Problem:
When the word "name" shows up in a line of the records below, copy that line.
═══ Material provided ═══
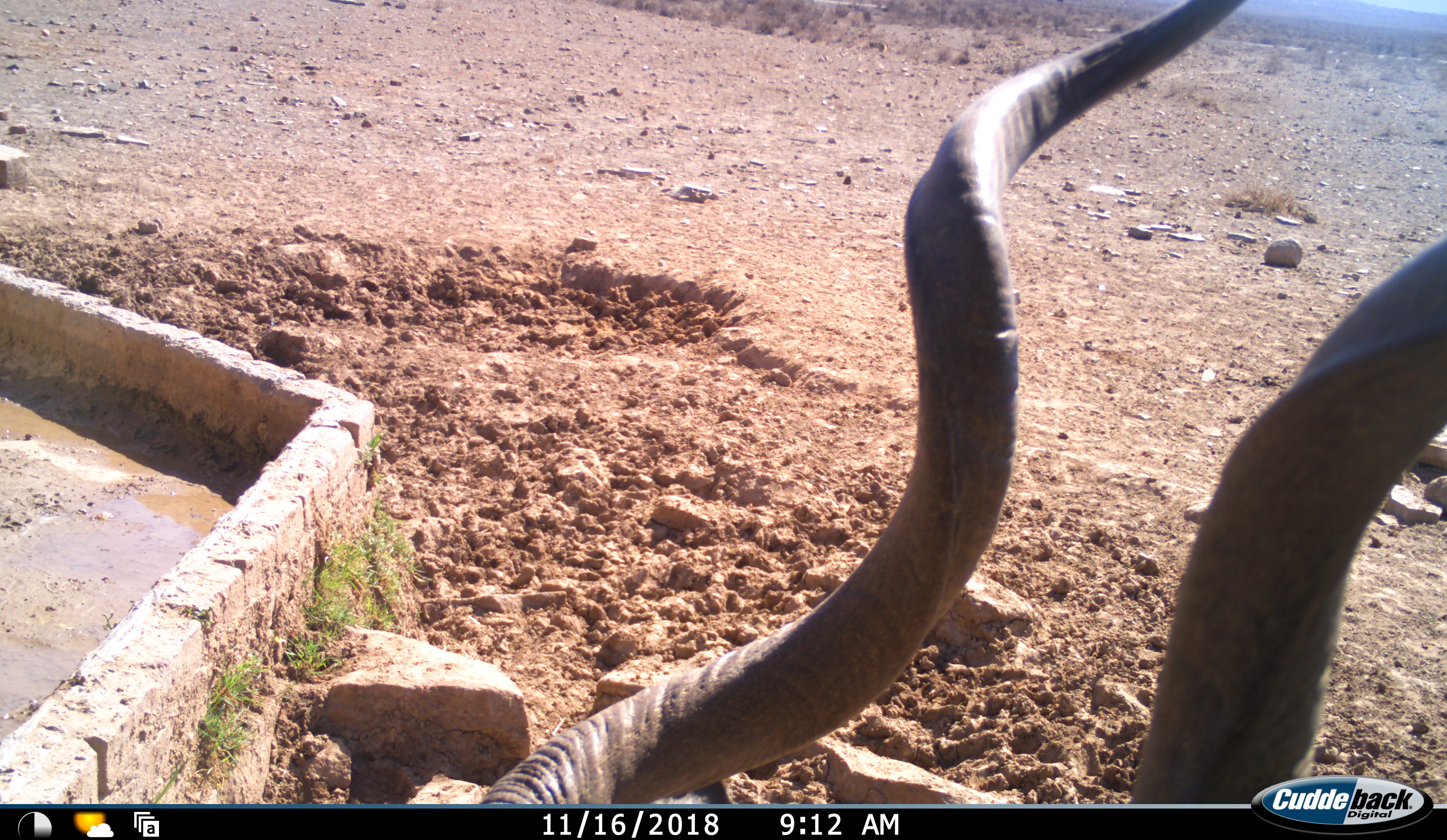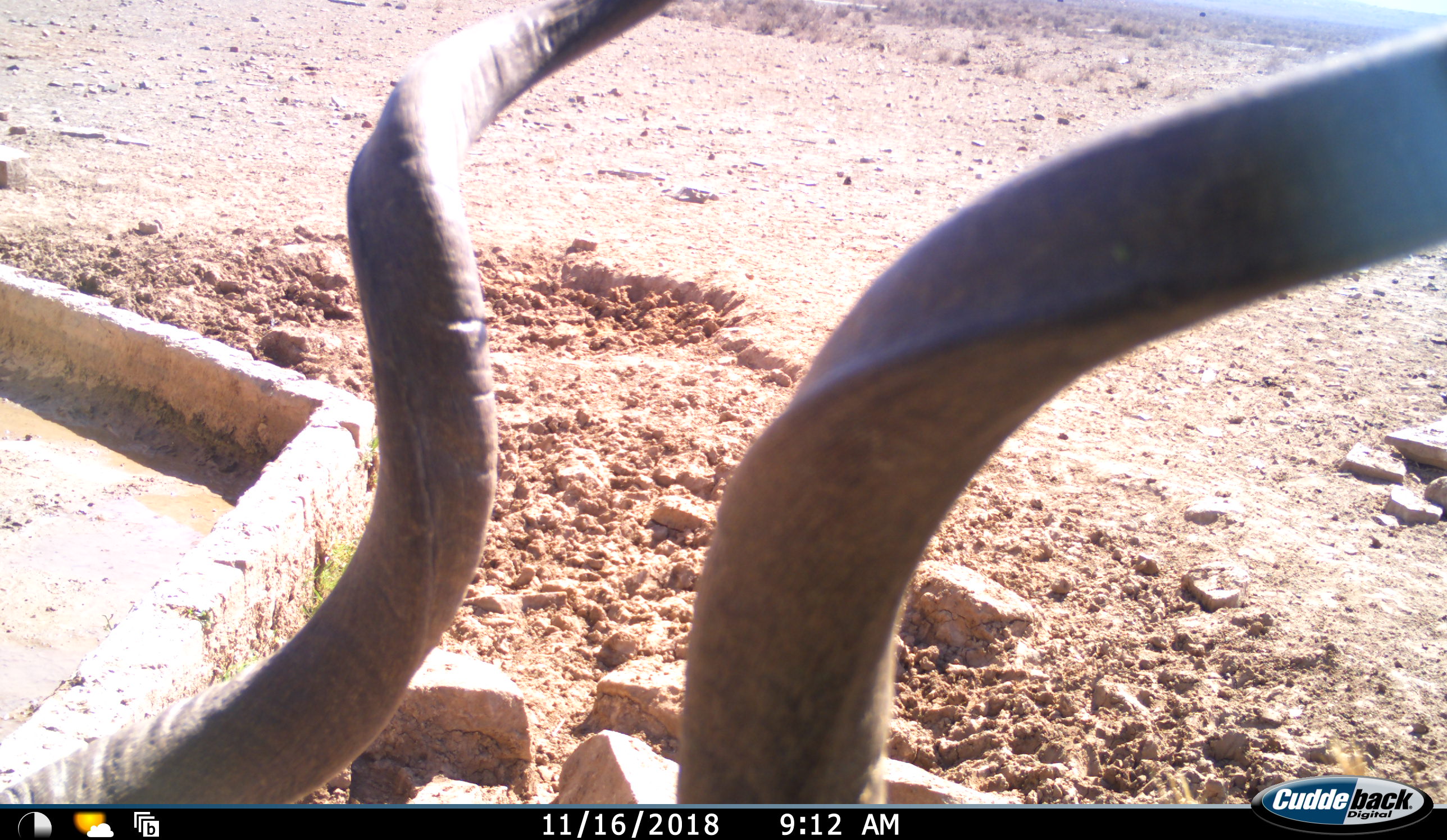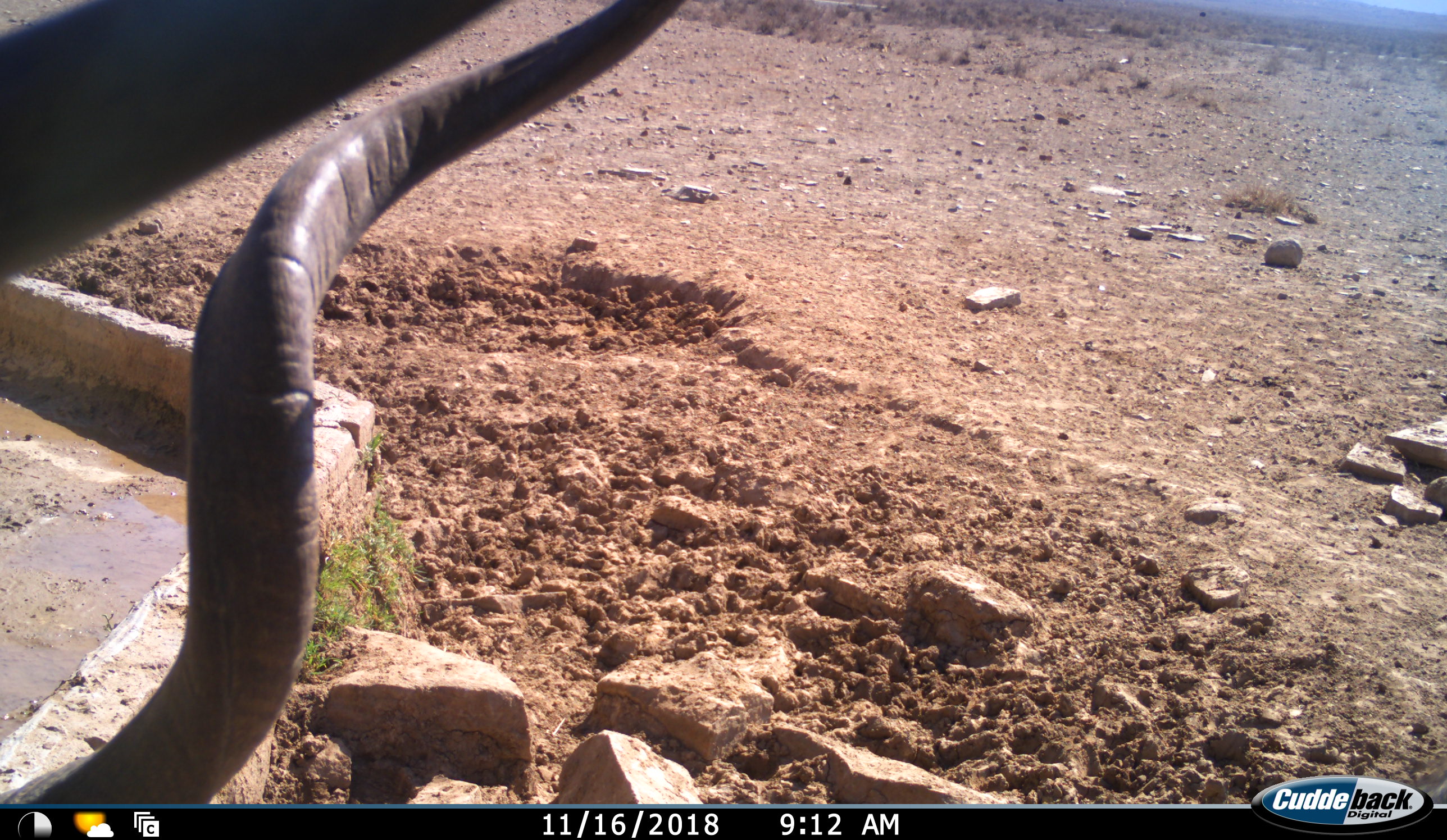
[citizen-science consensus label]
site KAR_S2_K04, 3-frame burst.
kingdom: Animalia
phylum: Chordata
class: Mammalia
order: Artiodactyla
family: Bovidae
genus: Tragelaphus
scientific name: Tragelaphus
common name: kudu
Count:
═══
═══ Material provided ═══
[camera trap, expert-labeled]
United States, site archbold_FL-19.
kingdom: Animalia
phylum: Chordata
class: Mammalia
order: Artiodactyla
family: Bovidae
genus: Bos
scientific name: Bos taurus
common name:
═══
Result of this exercise:
scientific name: Tragelaphus
common name: kudu
scientific name: Bos taurus
common name:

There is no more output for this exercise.